Quanto aos processos de derivação e interpretação de textos antigos, ainda é um problema a ser superado, pois, até o momento, não conseguimos encontrar uma maneira que permitisse ao aluno debruçar-se mais confortavelmente sobre esse tipo de análise. A utilização de CD de cantigas medievais de Provence e do território galego-português demonstrou ter certo efeito, embora ainda não possamos afirmar ter alcançado um patamar satisfatório.

Mas o que efetivamente demonstrou ser o cavalo de batalha de nossas experiências foram as questões dialetais. Partindo do debate acerca da situação dialetal do Brasil, comparando-a com a fragmentação dialetal da România, em suas características gerais, obviamente, notou-se um movimento espontâneo do corpo discente em relação à pesquisa acerca dessa temática. Embora filtrada pela perspectiva sociolingüística, os alunos absorvem satisfatoriamente os conceitos ligados à geografia lingüística e à dialetologia, tanto é que,se até o semestre passado a incidência de trabalhos de conclusão de curso sobre o tema era insignificante, hoje ela constitui cerca de 15% dos temas que estão sendo elaborados.

CONSIDERAÇÕES FINAIS

Não há disciplina mais fácil do que outra. Qualquer estudante ou docente universitário que seja consciente de seu papel no mundo acadêmico e na sociedade concordará conosco em afirmar que toda disciplina exige esforço e empenho para que a tarefa seja levada adiante de forma proveitosa.

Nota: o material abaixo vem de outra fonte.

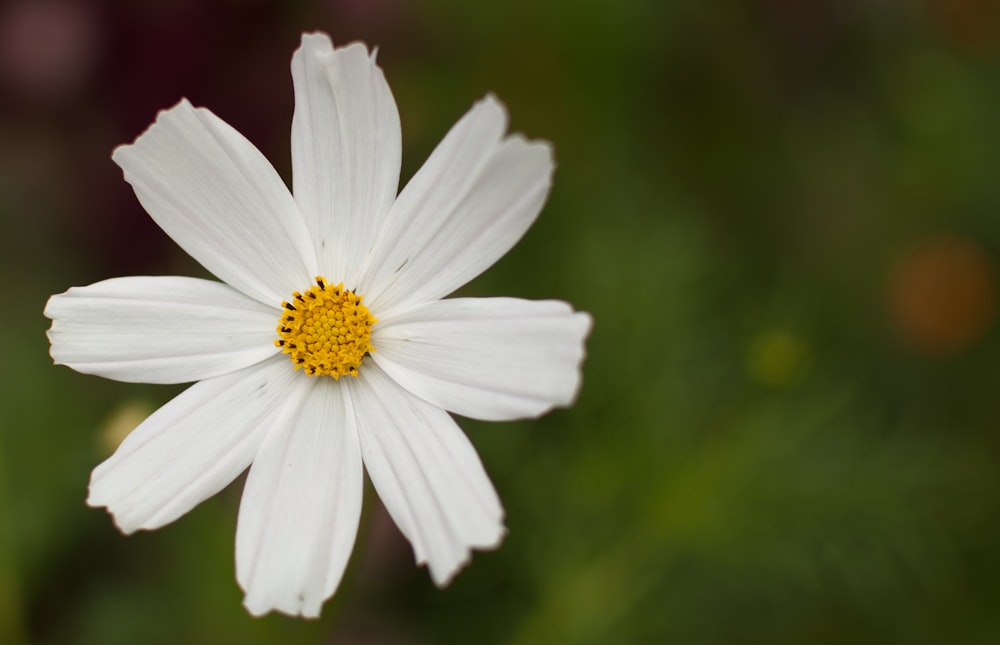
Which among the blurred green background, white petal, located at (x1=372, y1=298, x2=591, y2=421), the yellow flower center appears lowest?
the blurred green background

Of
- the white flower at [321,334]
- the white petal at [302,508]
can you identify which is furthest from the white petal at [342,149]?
the white petal at [302,508]

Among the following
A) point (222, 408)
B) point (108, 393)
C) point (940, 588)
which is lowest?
Answer: point (108, 393)

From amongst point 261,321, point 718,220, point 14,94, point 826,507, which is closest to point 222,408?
point 261,321

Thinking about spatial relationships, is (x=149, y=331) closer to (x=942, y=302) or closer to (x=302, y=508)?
(x=302, y=508)

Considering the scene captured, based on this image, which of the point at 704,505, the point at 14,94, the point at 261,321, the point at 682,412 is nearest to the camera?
the point at 261,321

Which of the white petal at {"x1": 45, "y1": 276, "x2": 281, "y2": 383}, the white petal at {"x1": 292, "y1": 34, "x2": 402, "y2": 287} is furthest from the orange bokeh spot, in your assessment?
the white petal at {"x1": 45, "y1": 276, "x2": 281, "y2": 383}

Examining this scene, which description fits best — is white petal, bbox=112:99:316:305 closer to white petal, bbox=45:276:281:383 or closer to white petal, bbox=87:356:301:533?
white petal, bbox=45:276:281:383

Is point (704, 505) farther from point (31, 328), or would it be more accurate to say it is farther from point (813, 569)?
point (31, 328)
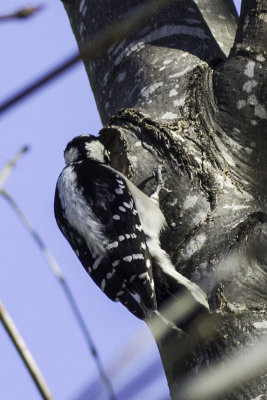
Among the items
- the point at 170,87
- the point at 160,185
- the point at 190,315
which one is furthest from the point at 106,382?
the point at 170,87

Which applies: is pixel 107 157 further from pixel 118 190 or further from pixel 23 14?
pixel 23 14

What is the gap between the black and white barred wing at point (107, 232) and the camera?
268cm

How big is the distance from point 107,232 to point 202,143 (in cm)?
64

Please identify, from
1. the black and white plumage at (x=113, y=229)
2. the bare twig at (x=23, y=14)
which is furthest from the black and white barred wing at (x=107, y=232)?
the bare twig at (x=23, y=14)

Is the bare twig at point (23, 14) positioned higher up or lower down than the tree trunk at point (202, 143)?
higher up

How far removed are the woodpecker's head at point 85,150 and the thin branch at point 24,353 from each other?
2.70 metres

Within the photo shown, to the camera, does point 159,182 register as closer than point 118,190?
Yes

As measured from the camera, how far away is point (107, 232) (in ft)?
9.50

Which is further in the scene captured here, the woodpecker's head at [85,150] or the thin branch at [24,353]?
the woodpecker's head at [85,150]

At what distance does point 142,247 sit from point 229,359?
0.88 m

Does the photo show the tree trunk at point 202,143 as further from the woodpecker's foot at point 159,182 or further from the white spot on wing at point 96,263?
the white spot on wing at point 96,263

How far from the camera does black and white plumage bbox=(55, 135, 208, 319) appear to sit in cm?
264

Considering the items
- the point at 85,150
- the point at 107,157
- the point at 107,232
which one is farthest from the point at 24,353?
the point at 85,150

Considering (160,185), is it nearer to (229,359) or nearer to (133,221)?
(133,221)
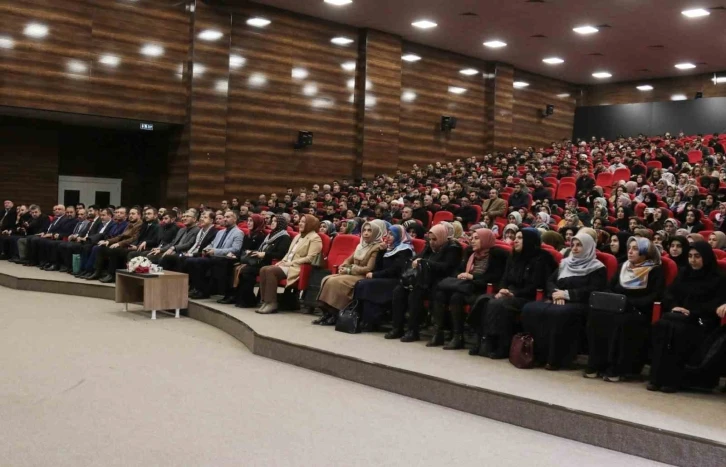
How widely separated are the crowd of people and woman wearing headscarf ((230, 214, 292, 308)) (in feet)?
0.04

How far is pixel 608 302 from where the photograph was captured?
14.1 ft

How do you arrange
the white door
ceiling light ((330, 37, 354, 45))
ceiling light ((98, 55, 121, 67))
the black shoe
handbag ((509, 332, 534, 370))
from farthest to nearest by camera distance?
ceiling light ((330, 37, 354, 45)) < the white door < ceiling light ((98, 55, 121, 67)) < the black shoe < handbag ((509, 332, 534, 370))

No caso das disciplinas aqui examinadas, vale ressaltar, porém, que a carência, essencialmente, em termos de cultura geral, é o maior entrave para que o aluno efetivamente tome consciência do caminho percorrido por sua língua e por suas congêneres, e de como esses caminhos se cruzam.

Posto que a língua é apenas a ponta do iceberg de um processo de aculturação ocorrido há centenas de anos, é necessário despertar no aluno a sensibilidade para compreender que, mais do que a uma comunidade lingüística neolatina, pertencemos a uma comunidade cultural românica que, mesmo sem percebermos, deixa seus traços profundos em nosso modo de ser.

A dialetologia tem se mostrado uma boa maneira de despertar essa consciência, haja vista o interesse que os próprios alunos demonstraram em conduzir estudos mais aprofundados nessa direção e, o que é talvez o mais importante, vinculando-os a sua região, sua cidade, seu povoado. É o resgate não só da língua, como dos usos, costumes, enfim, da cultura do povo brasileiro.